» YOUR OBJECTIVE
Can you copy all of the lines below word for word, leaving the pictures out of your answer?

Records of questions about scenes
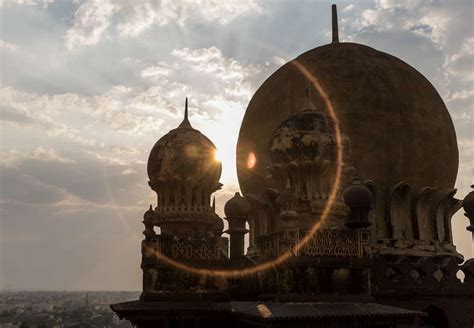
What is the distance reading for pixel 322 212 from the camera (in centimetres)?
1412

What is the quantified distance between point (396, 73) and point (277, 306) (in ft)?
35.4

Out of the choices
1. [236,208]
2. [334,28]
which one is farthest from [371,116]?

» CORRECT RESULT
What is the distance reading for pixel 322 212 from the camera (in centimetres)?
1412

What is the quantified distance between point (396, 73) and point (277, 306) (in ft)?
35.4

Out of the choices
1. [236,208]
2. [334,28]
which one is farthest from [371,116]?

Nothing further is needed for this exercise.